XTDB compared to other databases

XTDB, the database that Biff uses by default, is still fairly niche. Why not go with Postgres? Datomic is another relevant option since it has a lot in common with XTDB and has been around longer. I’ve used and like all three databases, but XTDB is my personal preference. I’d like to explain that here, especially for anyone who’s considering using Biff and is wondering if XTDB is a good fit for them.

As always, I’m speaking from the standpoint of a solo developer; my analysis would be different if I were, say, the head of an engineering department. In particular, I’m making the assumption that any differences in query and transaction performance will be unimportant for my apps (with the exception of latency differences, discussed in the next section). If you’ll be deploying something at scale, that’s not an assumption you should make. These databases all have vastly different implementations; better to run some tests and see what the performance actually looks like for your use case.

As another disclosure I should mention that JUXT (the company behind XTDB) sponsors Biff.

XTDB vs. Postgres

The main architectural difference to Postgres is that XTDB is immutable. When you submit a transaction, XTDB puts it into a log of some sort. That log could be stored in Kafka, the local filesystem, Postgres*, … the implementation is pluggable. Then you can have any number of XTDB nodes (JVM processes) which consume the transaction log and use it to create queryable indexes on the node’s local filesystem (typically with RocksDB). These indexes let you query the database at any point in time: transactions that were indexed after the point you specify will be ignored. This architecture comes with several benefits and at least one downside you should be aware of.

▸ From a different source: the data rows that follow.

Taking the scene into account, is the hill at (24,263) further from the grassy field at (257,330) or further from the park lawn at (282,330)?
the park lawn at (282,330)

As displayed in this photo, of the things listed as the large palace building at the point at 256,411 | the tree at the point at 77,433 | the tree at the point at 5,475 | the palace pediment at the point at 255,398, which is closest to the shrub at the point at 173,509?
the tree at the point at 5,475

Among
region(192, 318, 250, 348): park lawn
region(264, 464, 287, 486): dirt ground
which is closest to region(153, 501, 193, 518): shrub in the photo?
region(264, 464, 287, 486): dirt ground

\*And yes, this means that using XTDB “instead” of Postgres sometimes technically means using XTDB on top of Postgres.

First of all, since queries are served from local indexes, you get “read replicas”/caches for free. If your app is written in Clojure or another JVM language, it can run in the same process as the XTDB node, which means queries don’t even require a network hop. That makes it easier to write HTTP endpoints with low response times, especially when there’s complex logic involved. I’ve found this particularly helpful in my own work building recommender systems, which are very read heavy.

You also have the option of running your XTDB nodes in dedicated processes and querying them over HTTP. You could still get some latency benefits from this setup if you put your app servers and XTDB nodes close together, e.g. with Fly. (Speaking of Fly, these latency benefits are the same as what you get from distributed SQLite.)

Another benefit of immutability is that it’s easy to recover data without going through a separate backup system, in the same way that it’s easy to recover deleted code from old git commits. Even when you “delete” a record, you can still go back and see all the previous versions of that record and restore it if needed. When you do need to permanently delete data—e.g. when a user wants to delete their account—there is an “evict” operation.

In a similar vein, you also don’t have to worry about what timestamps you might need to store. If your records have a foo column and you later decide you need a foo_added_at column, you can run a migration that inspects each record’s history and backfills foo_added_at for existing records.

The number of times I’ve actually done either of those things is only a few, but in the day-to-day I still benefit from peace of mind/not even having to think about it.

Finally, immutability can be handy for debugging. For example, your HTTP request logs can include the point in time at which the database was being queried within that request, which makes it trivial to rerun the queries and get the same results later on. In Clojure, I’ll often save an incoming HTTP request to a var so I can manipulate it in the REPL; it’s convenient that the request includes a snapshot of the database. Pure functions can take the database snapshot as a parameter and remain pure.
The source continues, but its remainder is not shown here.